### Exercise
Given the entries below, would you transcribe exactly the lines starting at the one with "woman spotted with" and ending at the one with "Le maréchal Montgomery", both kept, pictures omitted, nothing extra?

### Provided records
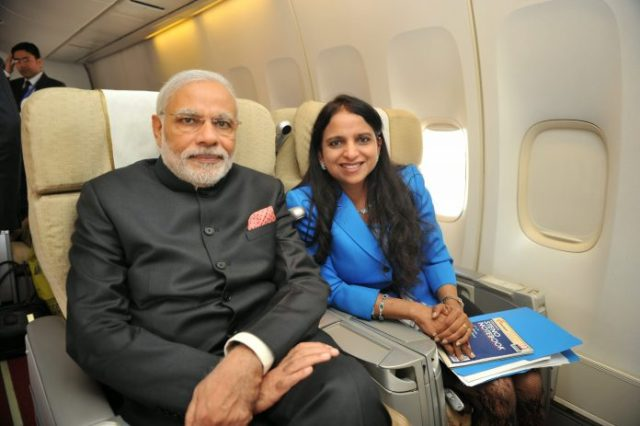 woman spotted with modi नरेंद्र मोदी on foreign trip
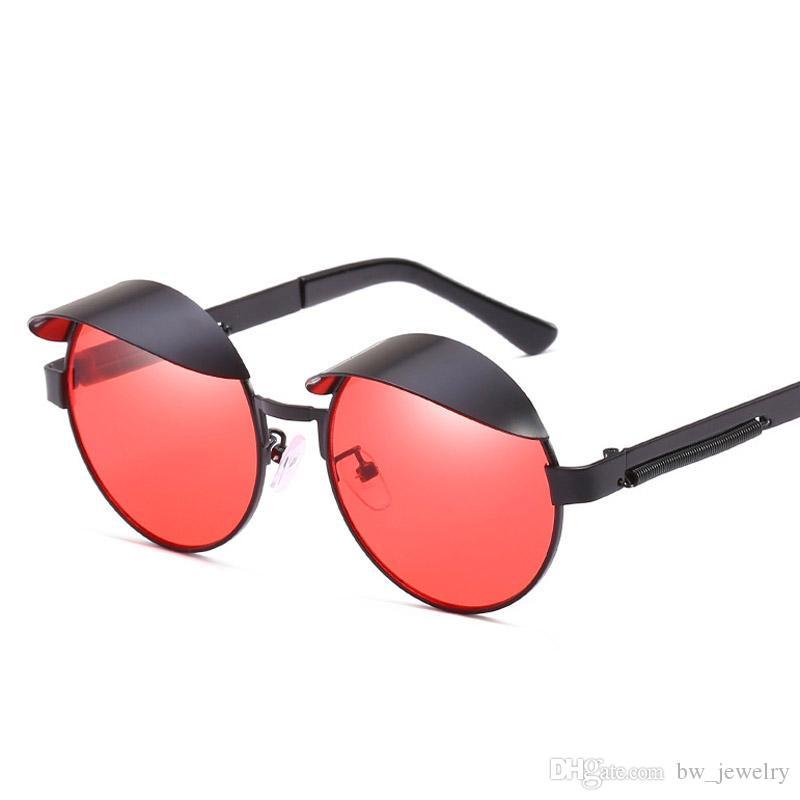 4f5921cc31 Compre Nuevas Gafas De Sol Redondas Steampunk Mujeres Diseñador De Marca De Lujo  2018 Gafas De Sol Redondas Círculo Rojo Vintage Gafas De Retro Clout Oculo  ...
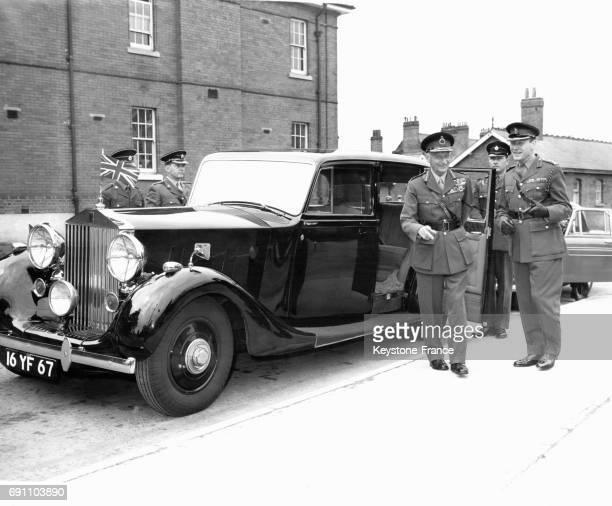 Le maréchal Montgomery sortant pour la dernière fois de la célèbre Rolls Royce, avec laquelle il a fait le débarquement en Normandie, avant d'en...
==
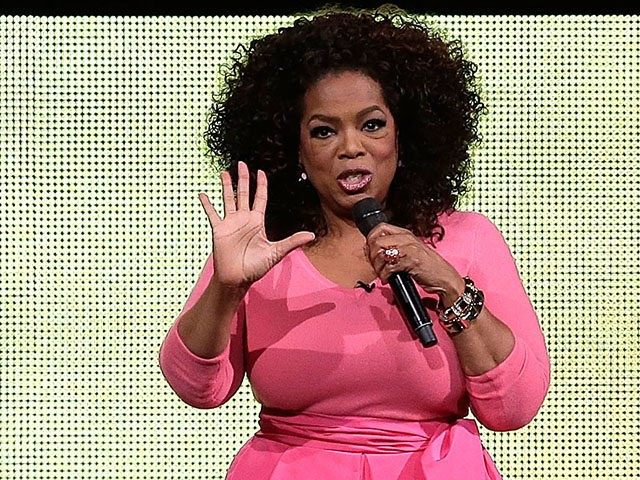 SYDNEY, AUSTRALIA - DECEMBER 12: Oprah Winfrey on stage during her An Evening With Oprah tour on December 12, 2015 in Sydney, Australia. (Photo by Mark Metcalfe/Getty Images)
* * *
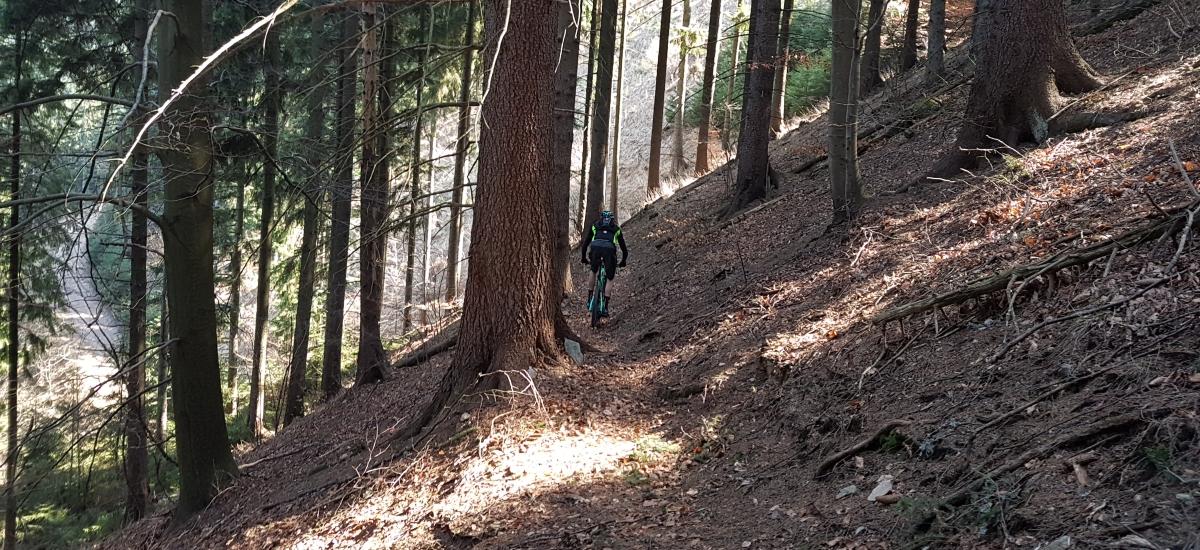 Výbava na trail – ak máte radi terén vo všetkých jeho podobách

### Answer to this exercise
 woman spotted with modi नरेंद्र मोदी on foreign trip
 4f5921cc31 Compre Nuevas Gafas De Sol Redondas Steampunk Mujeres Diseñador De Marca De Lujo  2018 Gafas De Sol Redondas Círculo Rojo Vintage Gafas De Retro Clout Oculo  ...
 Le maréchal Montgomery sortant pour la dernière fois de la célèbre Rolls Royce, avec laquelle il a fait le débarquement en Normandie, avant d'en...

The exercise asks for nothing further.